Elle devait marquer un grand pas dans les relations avec l’ONU, elle n’aura finalement lieu. La Corée du Nord a annoncé l’annulation de la visite de Ban Ki-moon, le secrétaire général des Nations Unies. Initialement, Ban Ki-Moon était attendu ce mercredi pour une visite d’Etat. Celle-ci était particulièrement attendue puisque la dernière visite d’un secrétaire général de l’ONU remonte à plus de 20 ans avec Boutros Boutros-Ghali.
Officiellement, la Corée du Nord n’a pas donné d’explications quant à cette annulation de dernière minute.
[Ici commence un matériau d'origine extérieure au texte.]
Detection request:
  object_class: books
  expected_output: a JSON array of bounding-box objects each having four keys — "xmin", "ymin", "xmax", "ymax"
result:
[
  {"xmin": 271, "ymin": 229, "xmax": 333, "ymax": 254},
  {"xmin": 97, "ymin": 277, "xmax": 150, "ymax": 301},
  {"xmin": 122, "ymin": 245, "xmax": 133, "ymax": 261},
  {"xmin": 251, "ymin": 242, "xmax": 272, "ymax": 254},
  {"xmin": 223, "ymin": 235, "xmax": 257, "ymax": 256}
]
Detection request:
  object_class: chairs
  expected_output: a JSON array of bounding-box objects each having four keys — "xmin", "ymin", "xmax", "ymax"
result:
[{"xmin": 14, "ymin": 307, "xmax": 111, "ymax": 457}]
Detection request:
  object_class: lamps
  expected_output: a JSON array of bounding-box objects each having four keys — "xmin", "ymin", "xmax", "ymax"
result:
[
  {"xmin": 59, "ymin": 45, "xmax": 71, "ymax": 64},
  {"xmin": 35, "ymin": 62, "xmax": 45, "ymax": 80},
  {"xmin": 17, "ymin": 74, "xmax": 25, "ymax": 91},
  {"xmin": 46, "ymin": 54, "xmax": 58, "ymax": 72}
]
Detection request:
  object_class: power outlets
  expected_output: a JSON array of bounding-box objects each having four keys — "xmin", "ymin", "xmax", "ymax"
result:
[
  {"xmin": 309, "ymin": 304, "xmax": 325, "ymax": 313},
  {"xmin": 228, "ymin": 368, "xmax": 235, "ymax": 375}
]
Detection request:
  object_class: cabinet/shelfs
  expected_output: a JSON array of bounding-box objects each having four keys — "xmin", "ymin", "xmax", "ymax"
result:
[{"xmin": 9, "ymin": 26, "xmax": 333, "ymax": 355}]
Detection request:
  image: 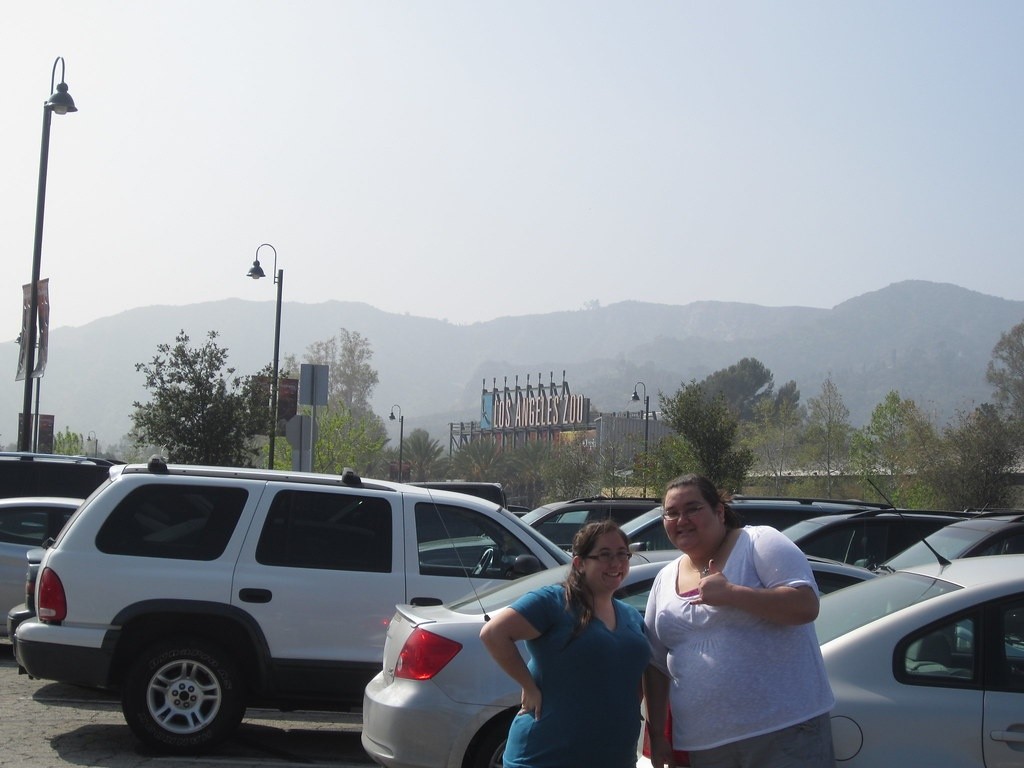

En interne, Pyongyang aurait très peu apprécié les déclarations de Ban Ki-Moon, qui avait dit craindre « une nouvelle course aux armements et à un accroissement des tensions à travers la région » après que la Corée du Nord eut revendiqué le tir d’essai réussi d’un missile balistique depuis un sous-marin (MSBS), en violation des résolutions des Nations unies.
Ban Ki-Moon juge l’annulation « très regrettable »
Alors qu’il se trouvait en Corée du Sud, pays voisin, et rival de la Corée du Nord, Ban Ki-Moon a déploré la décision venant de Pyongyang : « Tôt ce matin, les autorités de la République populaire démocratique de Corée nous ont informés par leurs canaux diplomatiques qu’ils annulaient leur autorisation à ma visite sur le site industriel de Kaeson« .
«Aucune explication n’a été donnée pour ce changement de dernière minute (…) très regrettable» indique-t-il.
Ban Ki-Moon souhaite relancer les négociations
Outre cette visite dans la zone industrielle, Ban Ki-Moon devait également s’exprimer sur la situation pesante en Corée du Nord, notamment concernant l’armement nucléaire. « En tant que secrétaire général des Nations unies, je ne ménagerai pas mes efforts pour encourager la Corée du Nord à oeuvrer avec la communauté internationale en faveur de la paix et de la stabilité sur la péninsule coréenne et au-delà ». Une position partagée par John Kerry, secrétaire d’Etat américain également présent à Séoul.